NOTE: Because this is a sensitive problem, many of the documents listed here are restricted to Mozilla employees only. We try to be as open as possible but we need to be in a safer environnement to open everything.

Project organization

Even if it's an ongoing issue, it is managed as a regular project in order to be able to address short term, medium term and long term solutions.

People in charge (RACI)

  • Accountable stack holders are:
    • Ali Spivak (Head of Developer Marketing, MDN product owner)
    • Benjamin Sternthal (Head of the Marketing Web Developers team)
  • Responsible people are:
    • Kadir Topal: Project lead
    • John Whitlock: Dev lead
  • Consulted people are: All members of the MDN Spam Watch mailing list.
  • Informed people are all MDN contributors

Because of the intensity of SPAM, MDN had to turn off account creation. As long as we aren't able to turn on account creation back, the decision process is shorten (meaning no public discussion) and John and Jeremie are doing crisis management, taking all relevant decisions on a daily basis. As soon as account creation is safely turned on, the project management will resume to a traditional open and agile process.

Want to help?

You are more than welcome. If you have any idea to help fighting SPAM, please fill out that form:

You are also welcome to reach out to Jeremie and John.

Problem analysis

Kuma Development

Main tracking bug: MDNSpam


Anti-spam strategy

The whole strategy is defined in our core anti-spam strategy design

Anti-spam tools and companies

In order to help to spam fight we do some research about possible third party tools or companies that could help us.

  • Anti-spam tools
    • The market is clearly driven by two leaders: Akismet and Mollom. It exists other solutions but they are limited or restricted in terms of technologies however they worth checking.
  • Anti-spam companies
    • UGC moderation is serious business and many companies provide human resources to deal with that. The only major issue with that solution is that pricing is unknown as companies does not provide any clear information in that area. It's a case by case business which will require a deeper business involvement if we want to go that way.

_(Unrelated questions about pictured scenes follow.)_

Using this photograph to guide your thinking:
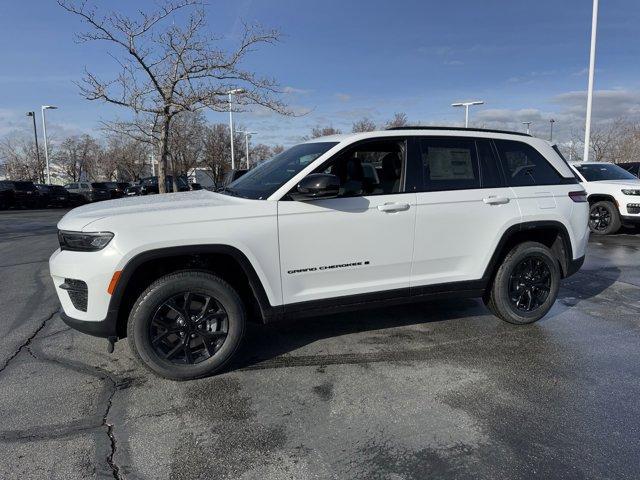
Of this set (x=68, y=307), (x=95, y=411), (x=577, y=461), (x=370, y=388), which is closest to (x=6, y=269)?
(x=68, y=307)

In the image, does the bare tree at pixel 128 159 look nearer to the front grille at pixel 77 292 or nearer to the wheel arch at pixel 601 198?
the wheel arch at pixel 601 198

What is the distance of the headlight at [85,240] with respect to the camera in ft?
11.1

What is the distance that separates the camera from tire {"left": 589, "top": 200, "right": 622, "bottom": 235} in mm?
11305

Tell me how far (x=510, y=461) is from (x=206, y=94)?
10730 millimetres

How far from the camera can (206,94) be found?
38.0 feet

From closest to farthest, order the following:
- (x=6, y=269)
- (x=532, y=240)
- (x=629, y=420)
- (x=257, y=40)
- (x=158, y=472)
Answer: (x=158, y=472), (x=629, y=420), (x=532, y=240), (x=6, y=269), (x=257, y=40)

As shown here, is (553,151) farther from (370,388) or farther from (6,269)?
(6,269)

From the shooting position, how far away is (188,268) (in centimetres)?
370

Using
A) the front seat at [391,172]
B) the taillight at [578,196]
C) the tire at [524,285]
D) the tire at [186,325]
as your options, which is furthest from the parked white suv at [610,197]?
the tire at [186,325]

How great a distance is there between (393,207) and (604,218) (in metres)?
9.74

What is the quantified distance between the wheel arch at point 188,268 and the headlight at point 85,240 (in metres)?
0.24

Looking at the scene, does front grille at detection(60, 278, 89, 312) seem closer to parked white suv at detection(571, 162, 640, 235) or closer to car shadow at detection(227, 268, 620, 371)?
→ car shadow at detection(227, 268, 620, 371)

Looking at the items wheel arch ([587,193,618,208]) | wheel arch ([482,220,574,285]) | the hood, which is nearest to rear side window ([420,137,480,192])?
wheel arch ([482,220,574,285])

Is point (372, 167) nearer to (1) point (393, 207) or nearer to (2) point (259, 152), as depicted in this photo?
(1) point (393, 207)
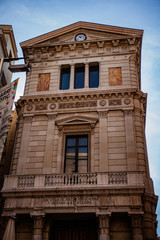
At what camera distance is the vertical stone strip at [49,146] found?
20.9 m

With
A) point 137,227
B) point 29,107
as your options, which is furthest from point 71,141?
point 137,227

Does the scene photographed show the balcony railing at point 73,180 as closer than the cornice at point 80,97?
Yes

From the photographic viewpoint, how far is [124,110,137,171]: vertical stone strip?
1995 cm

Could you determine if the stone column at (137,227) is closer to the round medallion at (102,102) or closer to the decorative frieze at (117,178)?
the decorative frieze at (117,178)

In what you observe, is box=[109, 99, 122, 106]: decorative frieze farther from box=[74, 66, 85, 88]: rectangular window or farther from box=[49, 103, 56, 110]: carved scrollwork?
box=[49, 103, 56, 110]: carved scrollwork

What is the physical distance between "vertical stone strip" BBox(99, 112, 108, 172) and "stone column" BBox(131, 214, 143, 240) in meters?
4.03

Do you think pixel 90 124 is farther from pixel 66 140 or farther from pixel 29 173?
pixel 29 173

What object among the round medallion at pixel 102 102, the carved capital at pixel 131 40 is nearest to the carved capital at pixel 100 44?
the carved capital at pixel 131 40

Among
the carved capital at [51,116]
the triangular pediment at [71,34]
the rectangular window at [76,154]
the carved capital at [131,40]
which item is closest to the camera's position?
the rectangular window at [76,154]

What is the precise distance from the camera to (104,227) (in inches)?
674

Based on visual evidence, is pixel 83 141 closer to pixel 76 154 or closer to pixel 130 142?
pixel 76 154

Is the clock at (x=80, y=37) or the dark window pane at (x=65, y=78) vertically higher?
the clock at (x=80, y=37)

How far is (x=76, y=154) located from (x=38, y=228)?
6245mm

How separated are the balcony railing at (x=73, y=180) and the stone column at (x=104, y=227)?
6.54 feet
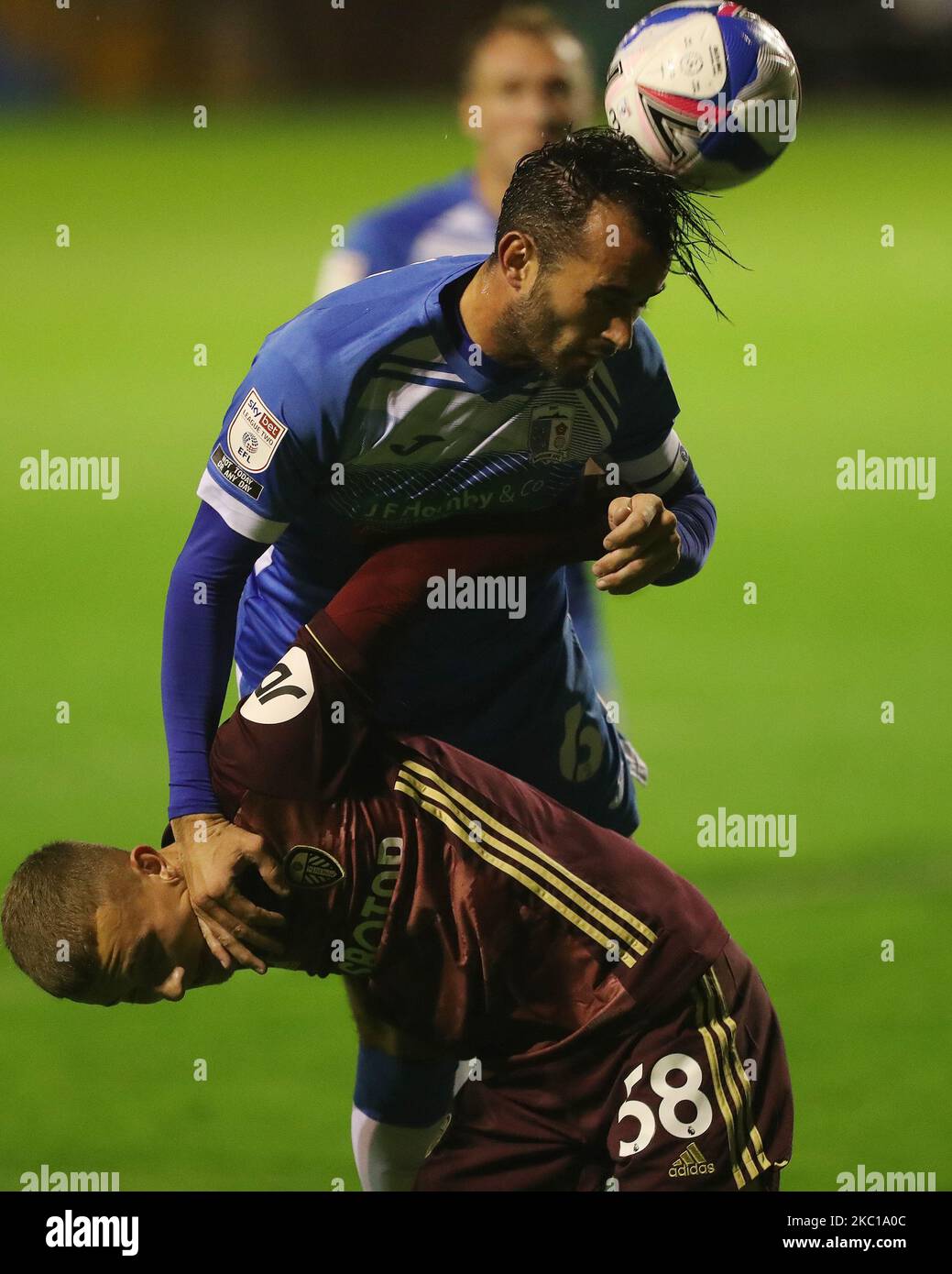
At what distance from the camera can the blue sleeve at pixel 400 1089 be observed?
3.63m

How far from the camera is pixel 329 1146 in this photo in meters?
4.11

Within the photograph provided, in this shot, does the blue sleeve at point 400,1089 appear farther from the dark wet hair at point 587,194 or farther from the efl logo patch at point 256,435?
the dark wet hair at point 587,194

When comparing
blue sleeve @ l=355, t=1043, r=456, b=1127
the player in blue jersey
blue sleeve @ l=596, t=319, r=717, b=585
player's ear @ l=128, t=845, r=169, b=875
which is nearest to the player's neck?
the player in blue jersey

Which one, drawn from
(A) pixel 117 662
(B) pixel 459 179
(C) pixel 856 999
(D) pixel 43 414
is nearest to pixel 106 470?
(D) pixel 43 414

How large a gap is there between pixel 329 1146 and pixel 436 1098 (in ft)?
1.69

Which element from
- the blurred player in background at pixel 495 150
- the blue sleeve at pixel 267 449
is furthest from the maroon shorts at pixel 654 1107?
the blurred player in background at pixel 495 150

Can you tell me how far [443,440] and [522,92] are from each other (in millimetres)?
1986

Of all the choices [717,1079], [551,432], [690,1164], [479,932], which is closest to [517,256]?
[551,432]

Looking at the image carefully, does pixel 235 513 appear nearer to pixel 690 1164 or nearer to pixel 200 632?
pixel 200 632

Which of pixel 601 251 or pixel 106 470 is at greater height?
pixel 106 470

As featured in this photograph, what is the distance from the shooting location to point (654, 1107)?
2787 millimetres

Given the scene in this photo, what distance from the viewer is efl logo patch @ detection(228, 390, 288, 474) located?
298 cm

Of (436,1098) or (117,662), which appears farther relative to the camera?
(117,662)

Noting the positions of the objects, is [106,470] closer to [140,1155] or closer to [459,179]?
[459,179]
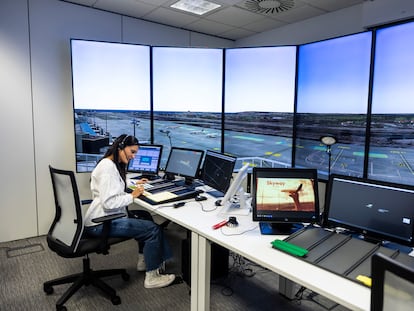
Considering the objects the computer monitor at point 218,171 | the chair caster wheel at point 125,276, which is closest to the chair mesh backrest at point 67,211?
the chair caster wheel at point 125,276

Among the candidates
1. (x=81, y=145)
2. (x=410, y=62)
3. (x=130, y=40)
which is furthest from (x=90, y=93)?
(x=410, y=62)

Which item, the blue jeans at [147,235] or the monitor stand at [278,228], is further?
the blue jeans at [147,235]

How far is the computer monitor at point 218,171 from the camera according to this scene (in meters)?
2.57

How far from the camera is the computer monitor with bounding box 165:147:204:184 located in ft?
10.1

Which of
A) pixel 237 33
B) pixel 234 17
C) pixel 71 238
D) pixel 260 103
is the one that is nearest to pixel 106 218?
pixel 71 238

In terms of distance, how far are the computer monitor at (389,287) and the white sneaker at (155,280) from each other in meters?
1.93

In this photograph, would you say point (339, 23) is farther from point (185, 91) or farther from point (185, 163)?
point (185, 163)

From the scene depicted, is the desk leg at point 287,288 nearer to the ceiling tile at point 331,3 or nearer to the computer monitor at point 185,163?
the computer monitor at point 185,163

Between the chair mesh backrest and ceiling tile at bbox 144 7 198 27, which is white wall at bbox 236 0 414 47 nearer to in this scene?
ceiling tile at bbox 144 7 198 27

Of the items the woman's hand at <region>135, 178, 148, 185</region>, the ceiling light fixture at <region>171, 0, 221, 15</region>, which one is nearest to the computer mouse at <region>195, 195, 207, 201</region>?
the woman's hand at <region>135, 178, 148, 185</region>

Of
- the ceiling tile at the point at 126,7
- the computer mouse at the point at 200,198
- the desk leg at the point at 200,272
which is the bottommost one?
the desk leg at the point at 200,272

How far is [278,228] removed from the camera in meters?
1.98

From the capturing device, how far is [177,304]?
92.3 inches

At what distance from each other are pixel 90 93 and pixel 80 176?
1.04 m
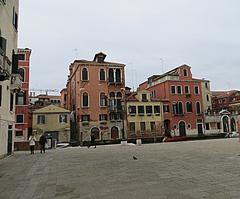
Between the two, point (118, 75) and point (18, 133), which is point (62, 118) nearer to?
point (18, 133)

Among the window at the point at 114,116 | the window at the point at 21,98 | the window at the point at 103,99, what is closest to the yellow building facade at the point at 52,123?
the window at the point at 21,98

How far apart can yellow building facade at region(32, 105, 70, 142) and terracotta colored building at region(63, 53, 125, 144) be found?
2.16m

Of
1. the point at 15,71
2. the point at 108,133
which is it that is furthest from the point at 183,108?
the point at 15,71

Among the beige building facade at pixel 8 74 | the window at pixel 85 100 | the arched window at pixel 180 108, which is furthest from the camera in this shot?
the arched window at pixel 180 108

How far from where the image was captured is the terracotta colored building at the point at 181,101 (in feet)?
152

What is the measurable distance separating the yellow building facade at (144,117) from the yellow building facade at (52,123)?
9.92m

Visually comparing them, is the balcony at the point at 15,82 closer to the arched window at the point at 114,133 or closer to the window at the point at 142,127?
the arched window at the point at 114,133

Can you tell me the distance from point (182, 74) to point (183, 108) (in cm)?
613

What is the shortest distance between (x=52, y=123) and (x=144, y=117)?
1465 centimetres

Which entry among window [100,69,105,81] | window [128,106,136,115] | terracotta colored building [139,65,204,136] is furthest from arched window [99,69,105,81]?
terracotta colored building [139,65,204,136]

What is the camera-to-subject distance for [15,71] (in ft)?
59.4

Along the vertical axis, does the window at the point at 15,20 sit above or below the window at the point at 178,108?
above

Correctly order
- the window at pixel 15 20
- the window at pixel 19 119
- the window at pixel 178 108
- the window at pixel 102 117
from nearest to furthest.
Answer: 1. the window at pixel 15 20
2. the window at pixel 19 119
3. the window at pixel 102 117
4. the window at pixel 178 108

User Generated Content strategy

The current UGC strategy for MDN is to let everybody editing and creating new content on MDN without any special constrain. The current level of SPAM we are facing force us to reconsider that strategy to something a little bit more less open, at least for new contributors.

Editor onboarding pathway (Draft WIP)

Our objective is to define and implement that new pathway by end of 2017.